Já por várias vezes expressei o meu apreço pelo Minho, e esta nova visita não foi excepção. Fui novamente muito bem recebido e generosamente alimentado, como só as gentes dessa região o sabem fazer. Além disso, o calor granítico que se fez sentir em Guimarães levou a que a minha esposa se sentisse mais ainda em casa (Mostar é ridiculamente quente, como julgo já ter referido) e ajudou mais ainda à ambientação e criação de ambiente para o jogo do Vitória contra o Zrinjski.

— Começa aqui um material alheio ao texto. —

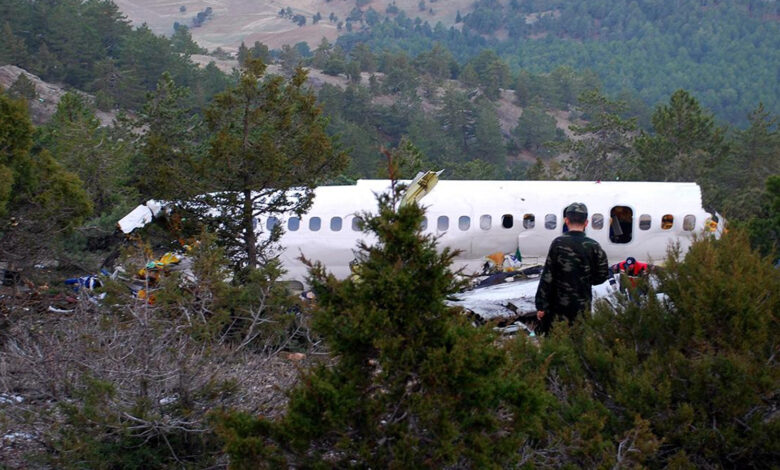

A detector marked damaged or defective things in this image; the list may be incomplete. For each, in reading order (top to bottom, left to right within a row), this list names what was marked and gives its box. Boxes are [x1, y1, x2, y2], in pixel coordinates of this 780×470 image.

crashed airplane fuselage [253, 179, 724, 282]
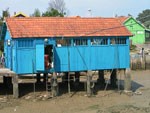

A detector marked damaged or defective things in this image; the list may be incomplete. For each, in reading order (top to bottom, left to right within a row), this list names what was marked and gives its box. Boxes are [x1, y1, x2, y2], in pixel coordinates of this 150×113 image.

rusty orange roof [5, 16, 132, 38]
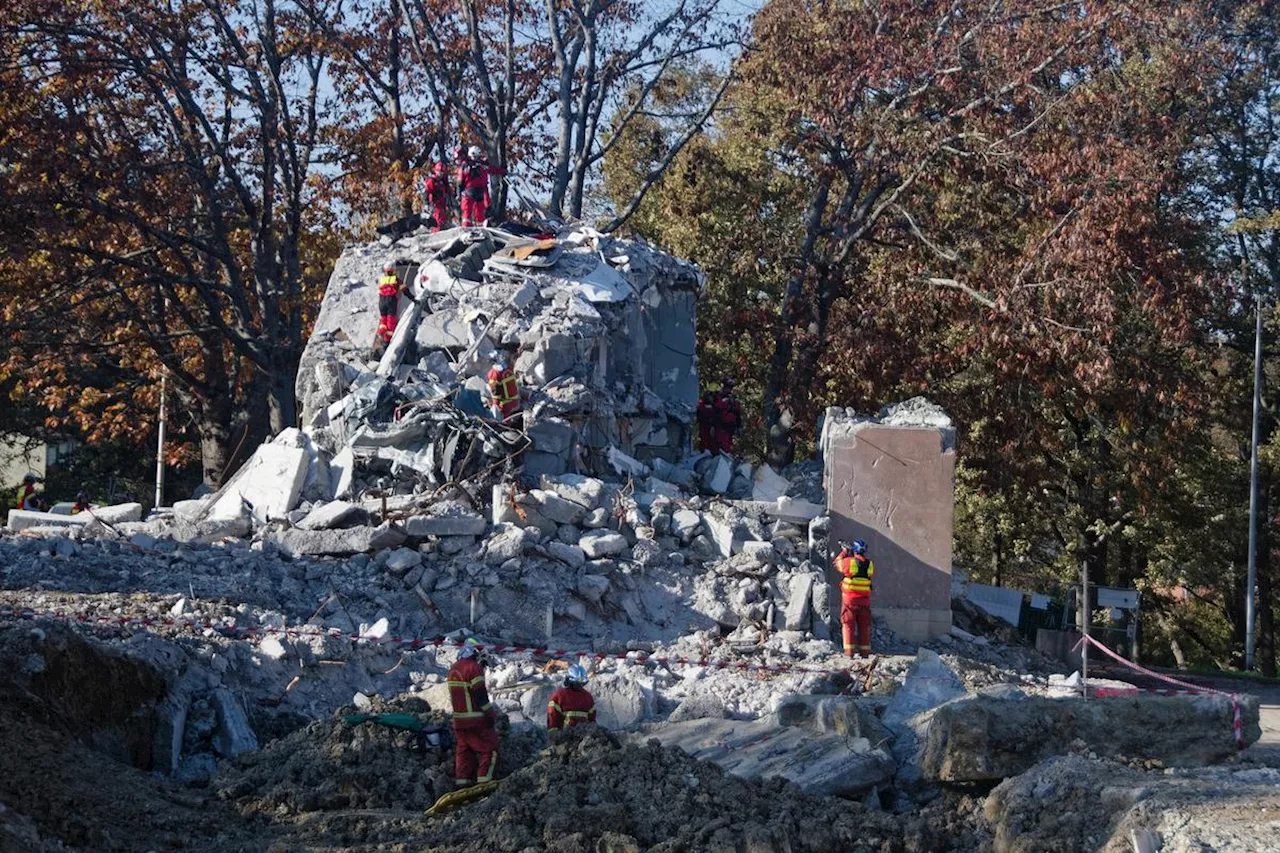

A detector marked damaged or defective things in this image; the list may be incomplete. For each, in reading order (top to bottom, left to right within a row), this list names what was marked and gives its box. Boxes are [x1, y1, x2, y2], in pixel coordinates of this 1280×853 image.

broken concrete block [212, 440, 309, 522]
broken concrete block [701, 450, 732, 491]
broken concrete block [747, 461, 788, 502]
broken concrete block [294, 494, 366, 527]
broken concrete block [407, 507, 486, 535]
broken concrete block [529, 489, 586, 522]
broken concrete block [545, 540, 586, 568]
broken concrete block [578, 532, 627, 558]
broken concrete block [576, 571, 609, 604]
broken concrete block [778, 571, 808, 630]
broken concrete block [209, 686, 257, 753]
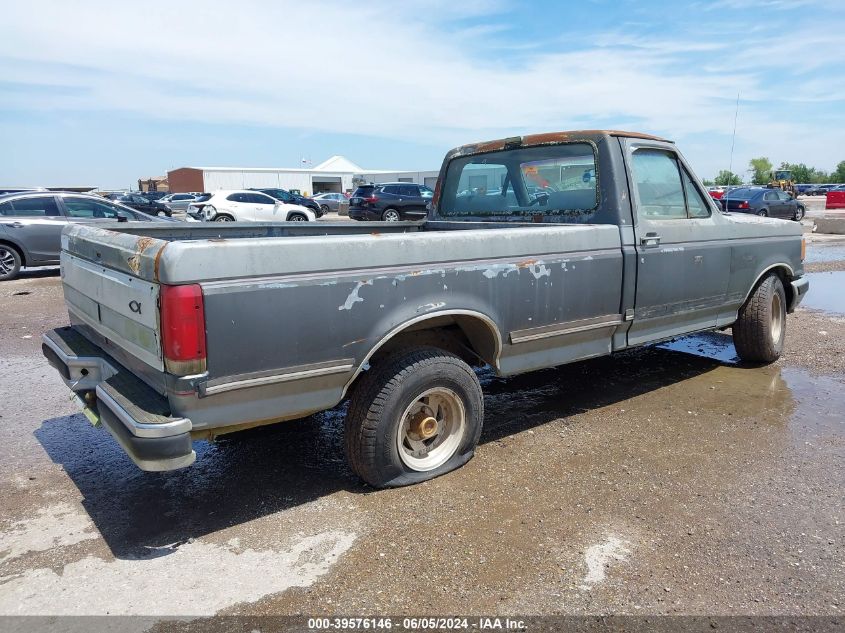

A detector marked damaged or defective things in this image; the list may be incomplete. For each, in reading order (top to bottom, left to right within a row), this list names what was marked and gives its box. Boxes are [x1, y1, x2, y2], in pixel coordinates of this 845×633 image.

rusted ford f-150 [42, 131, 808, 486]
rusty truck roof [448, 130, 672, 157]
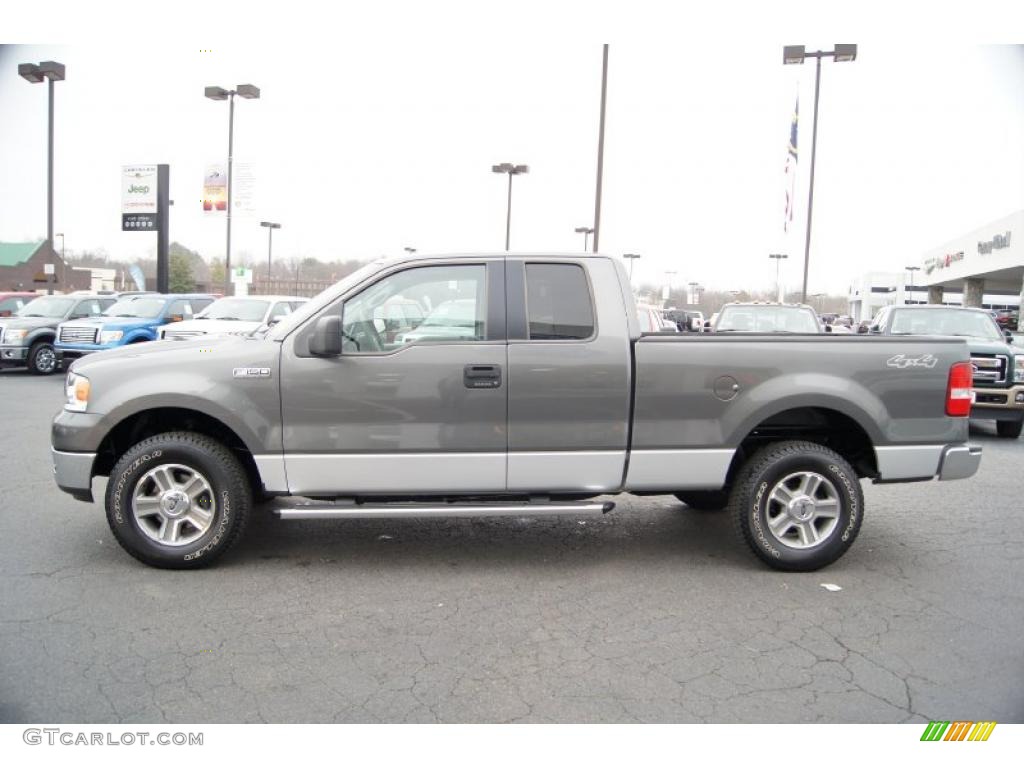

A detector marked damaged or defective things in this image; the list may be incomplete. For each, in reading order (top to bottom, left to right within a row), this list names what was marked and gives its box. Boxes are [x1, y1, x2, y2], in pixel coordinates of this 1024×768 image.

cracked pavement [0, 370, 1019, 724]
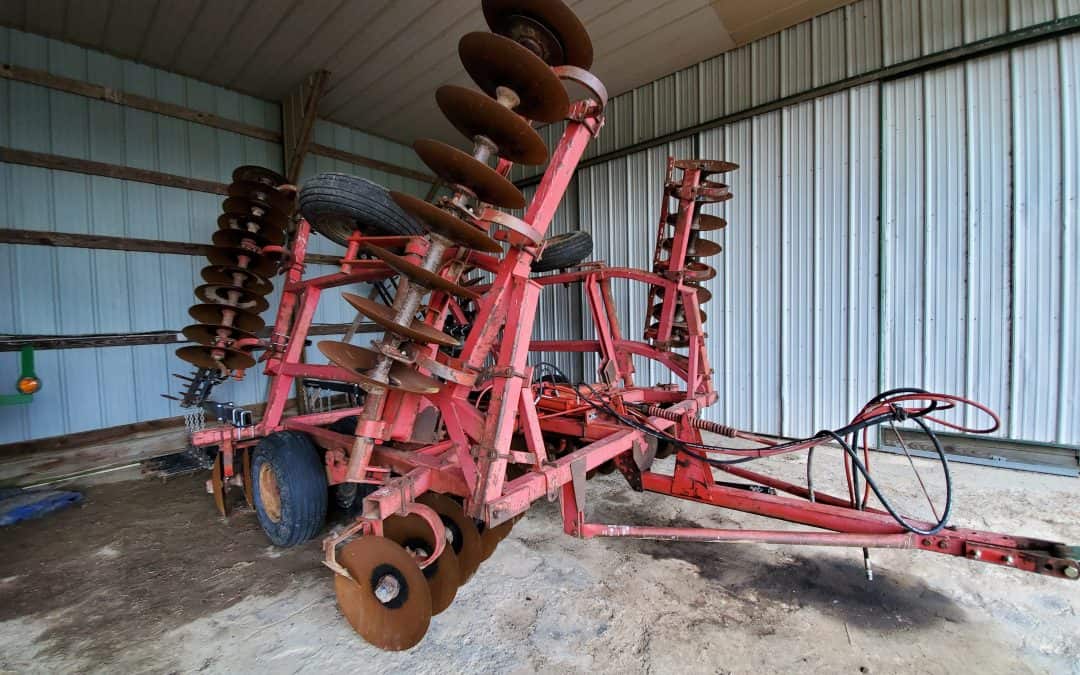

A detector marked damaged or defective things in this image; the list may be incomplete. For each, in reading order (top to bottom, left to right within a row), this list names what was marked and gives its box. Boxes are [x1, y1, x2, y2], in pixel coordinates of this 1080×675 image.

Guimarães faz-se muito bem a pé, e chegar ao estádio foi fácil, pelo que optámos por ir bater terreno. Como chegámos relativamente cedo, fui perguntando aos seguranças por que porta os visitantes entrariam, só para assistirmos à chegada deles, e fomos encaminhados para a entrada em questão. Um segurança muito simpático e solícito achou piada à nossa história, foi metendo conversa e, a alturas tantas, perguntou se gostaríamos de entrar com os adeptos visitantes. Ora, entre passar o jogo na bancada superior para a qual tinha bilhetes (de custo superior, note-se) e em segurança entre os meus conterrâneos, ou entrar na autêntica «jaula» que é a secção dos visitantes com hooligans herzegovinos, a resposta só podia ser uma: sim.

O simpático segurança foi falar com colegas, mas, apesar de toda a boa vontade, viu o caso mal parado. Até que surgiu um responsável do clube que, não menos simpático, proferiu palavras assertivas através do walkie-talkie e nos encaminhou até à temida Porta da Jaula (nome não-oficial), onde os nossos bilhetes foram destruídos e fomos revistados como se a minha esposa levasse petardos na carteira. E então entrámos, misericordiosamente abrigados do sol à sombra da Jaula, que tivemos por nossa inteira conta enquanto o resto do estádio enchia e os visitantes eram escoltados por polícia de choque tão ou mais numerosa do que eles (não deviam ser muito mais de cinquenta, se tanto).

Enquanto aguardámos, o treinador-adjunto do Zrinjski (marido da prima da minha esposa) avistou-nos do relvado e veio trocar dois dedos de conversa connosco através da barreira de acrílico. Ao que parecia, não ia sequer ter tempo para um copo mais tarde, porque assim que o jogo acabasse, iam logo pôr-se dali a andar para o Porto para darem início a uma viagem Marselha-Dubrovnik, onde os aguardava um autocarro que os deixaria em Mostar por volta das quatro da matina da madrugada de quinta-feira, para irem doar sangue na manhã seguinte. Porque a vida nos Balcãs é assim.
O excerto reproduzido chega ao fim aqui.